Уильям вздохнул. У него в руках было несколько нитей, которые позволяли выстроить план заговора почти целиком. Почти. Армстронги, отец и дочь, были сейчас его лучшей зацепкой для того, чтобы картина сложилась полностью. Однако в настоящий момент Арчи и Тамсин двигались в неизвестных направлениях, причем девушка делала это в буквальном смысле.

— Отправляйся в Мертон, — сказал он Арчи. — А я должен сначала заехать домой, в Рукхоуп. После этого я собираюсь отправиться на поиски твоей дочери.

— Хорошо. Я сообщу, если она все-таки в Мертоне. А если нет, ты можешь спросить любого крестьянина или землевладельца в этом краю, не проезжали ли цыгане. Так ты быстрее найдешь табор. Но предупреждаю: цыгане могут быть сильно недовольны, если какой-то мужчина попытается увезти одну из их женщин.

— Тогда мне придется уговорить ее отправиться со мной по доброй воле.

Арчи некоторое время изучал Уильяма, потом кивнул:

— Я дам тебе один совет, Уилл Скотт. Совет отца. Обращайся с моей девочкой со всем уважением. Не то ты найдешь во мне столь же непримиримого врага, сколь преданного друга имеешь в моем лице сейчас.

— Даю слово. — После паузы Уильям добавил: — Я ведь тоже отец. У меня тоже есть дочь, только ей пока всего восемь месяцев.

— Я думал, ты не женат!

Молодой человек отвернулся и тихо произнес:

— Мать Кэтрин умерла при ее рождении.

— Могу поклясться, — мягко заметил Арчи, — что ты готов отдать жизнь за свою малышку.

— Готов, — просто ответил Уильям.

Арчи удовлетворенно кивнул. Было видно, что последняя часть разговора особенно пришлась ему по душе. Мужчина подобрал поводья и тронул бока лошади, направляя ее в сторону Мертон Ригг.

— Пусть удача сопутствует тебе! — крикнул он через плечо Уильяму. — Тебе не позавидуешь, парень. Вернуть Тамсин, если она этого не хочет, — задачка не из простых. Но если существует мужчина, который сможет уговорить ее поехать с ним, Уилл Скотт, то, думаю, этот мужчина — ты.
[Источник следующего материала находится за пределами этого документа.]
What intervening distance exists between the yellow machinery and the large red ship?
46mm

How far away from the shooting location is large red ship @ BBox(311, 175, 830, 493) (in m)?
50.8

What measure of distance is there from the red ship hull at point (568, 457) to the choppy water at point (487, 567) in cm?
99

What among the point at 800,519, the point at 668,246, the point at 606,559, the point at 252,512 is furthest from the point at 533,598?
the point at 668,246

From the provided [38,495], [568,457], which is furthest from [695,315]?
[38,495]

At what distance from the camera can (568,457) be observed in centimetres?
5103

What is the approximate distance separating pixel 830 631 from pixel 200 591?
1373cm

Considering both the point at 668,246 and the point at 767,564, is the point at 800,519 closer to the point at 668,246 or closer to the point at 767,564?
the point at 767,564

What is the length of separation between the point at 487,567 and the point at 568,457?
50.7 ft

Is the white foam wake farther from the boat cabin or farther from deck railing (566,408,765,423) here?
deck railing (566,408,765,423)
Пока Уильям смотрел вслед Арчи, ему в голову вдруг пришла тревожная мысль. Ему вдруг показалось, что Арчи имел в виду нечто большее, чем просто поиски цыганки и ее двухнедельное заточение в Рукхоупе.

Часть VI

Несколько миль Уильям ехал по тропе, проложенной гуртовщиками. Она проходила по гребням холмов и напоминала хребет какого-нибудь гигантского дракона. Это была самая короткая дорога, соединяющая поместье Мертон Ригг и территорию Лидсдейла, на которой раскинулись владения Рукхоупов. Это место Приграничья называлось Спорная земля, так как на эту территорию вдоль западной границы претендовали как Англия, так и Шотландия. В этом месте не действовали никакие законы, преступники и грабители скрывались здесь от властей. Свободные и честные люди редко осмеливались пускать своих животных пастись на этих землях. Мертон Ригг стоял в самой восточной части Спорной земли, прямо на границе Англии и Шотландии.
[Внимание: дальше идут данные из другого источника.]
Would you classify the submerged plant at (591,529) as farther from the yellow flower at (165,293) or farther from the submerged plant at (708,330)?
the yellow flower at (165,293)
Лидсдейл, территория которого начиналась в нескольких милях к северу, едва ли можно было считать более законопослушным местом. Его населяли шотландцы, которые привыкли постоянно совершать набеги и воровать домашний скот у своих соседей под покровом темноты. Тридцать лет грабежей и других беззаконий привели часть шотландских земель в упадок. Здесь царили дикие нравы. Постоянные жалобы со стороны как английской, так и шотландской короны приводили к бесконечным попыткам навести здесь порядок, которые обычно оканчивались ничем, либо проливалось слишком много крови как с той, так и с другой стороны.

Разбойники и воры часто выбирали эту дорогу, и Уильям держался настороже. Он знал, что особенно опасно передвигаться по этой дороге в лунную ночь, когда грабители тайно переправляли награбленное через холмы из Англии в Шотландию либо наоборот. Но сейчас, казалось, все было тихо, и гнедой бежал быстрым, легким шагом.

Вот уже около часа Уильям двигался по поросшим вереском холмам. Это были его владения. Дневной свет тускнел, и небо постепенно приобретало густой свинцовый оттенок, переходящий на горизонте в индиго. Ветер усиливался, тучи сгущались, казалось, все говорило о приближении грозы.

Вскоре перед ним возник величественный силуэт замка Рукхоуп, стоящего на гребне холма. Позади замка на многие акры тянулся густой лес, а спереди — крутой склон, переходящий у подножия холма в узкую долину. Этот замок по праву мог называться крепостью. Его толстые каменные стены и местоположение делали его почти неприступным для врагов. С зубчатых башен замка открывался широкий обзор на прилегающие территории, и приблизиться к замку незамеченным было практически невозможно.

Подъехав ближе, Уильям заметил, что решетка наружных крепостных ворот поднята. Он видел, как двое всадников выехали из замка и повернули коней, собираясь спуститься по западному склону. Многие века обитатели замка ездили по этой тропе, так как это был единственный пологий склон из всех, окружающих замок.

Один из всадников заметил Уильяма, скачущего по дороге, и помахал ему в знак приветствия рукой.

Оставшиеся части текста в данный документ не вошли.